• DATA PROVIDED:
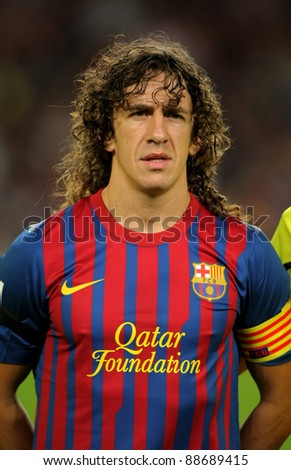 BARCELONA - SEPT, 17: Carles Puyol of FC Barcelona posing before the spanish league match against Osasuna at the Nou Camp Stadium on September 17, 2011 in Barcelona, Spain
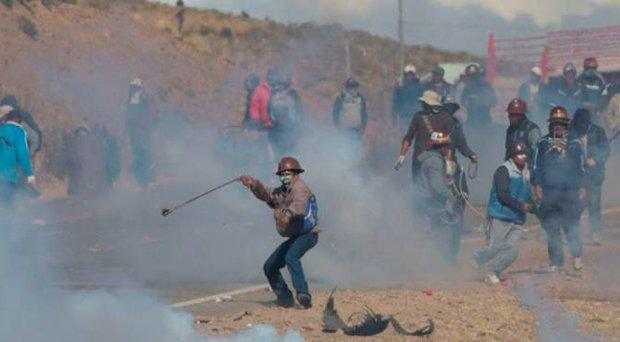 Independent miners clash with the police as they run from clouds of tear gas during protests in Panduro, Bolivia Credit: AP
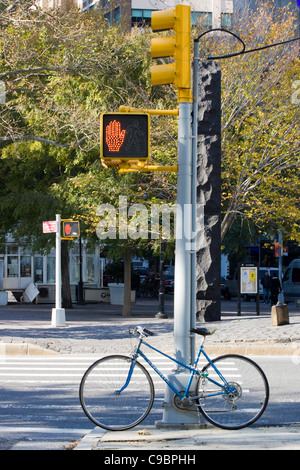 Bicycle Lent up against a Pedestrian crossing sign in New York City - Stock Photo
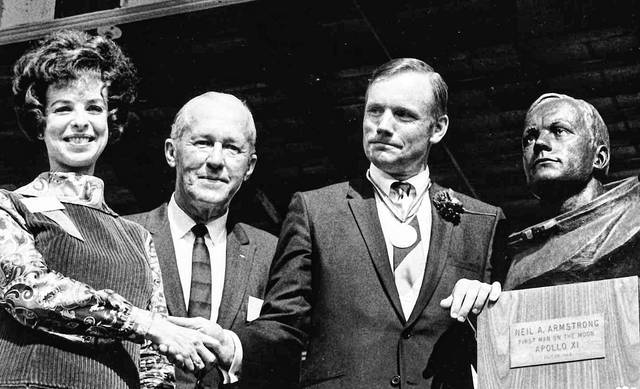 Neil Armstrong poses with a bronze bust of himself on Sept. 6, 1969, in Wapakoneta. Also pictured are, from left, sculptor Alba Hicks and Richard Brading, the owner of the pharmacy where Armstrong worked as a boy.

==

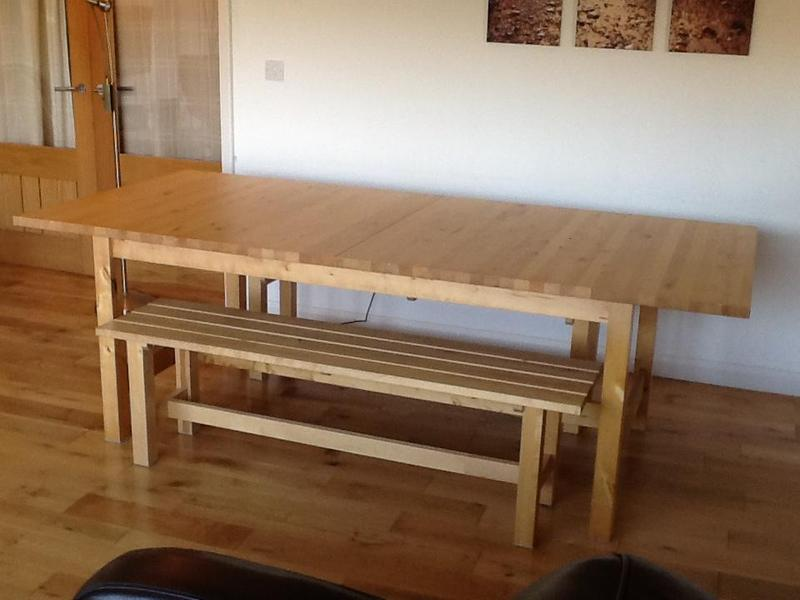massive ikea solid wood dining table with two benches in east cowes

• WORK TO BE COMPLETED:
Please repeat the lines of the material above exactly, starting with the line that contains "BARCELONA - SEPT, 17: Carles" and ending with the line that contains "Neil Armstrong poses". Leave the pictures out.

• WRITTEN SOLUTION:
 BARCELONA - SEPT, 17: Carles Puyol of FC Barcelona posing before the spanish league match against Osasuna at the Nou Camp Stadium on September 17, 2011 in Barcelona, Spain
 Independent miners clash with the police as they run from clouds of tear gas during protests in Panduro, Bolivia Credit: AP
 Bicycle Lent up against a Pedestrian crossing sign in New York City - Stock Photo
 Neil Armstrong poses with a bronze bust of himself on Sept. 6, 1969, in Wapakoneta. Also pictured are, from left, sculptor Alba Hicks and Richard Brading, the owner of the pharmacy where Armstrong worked as a boy.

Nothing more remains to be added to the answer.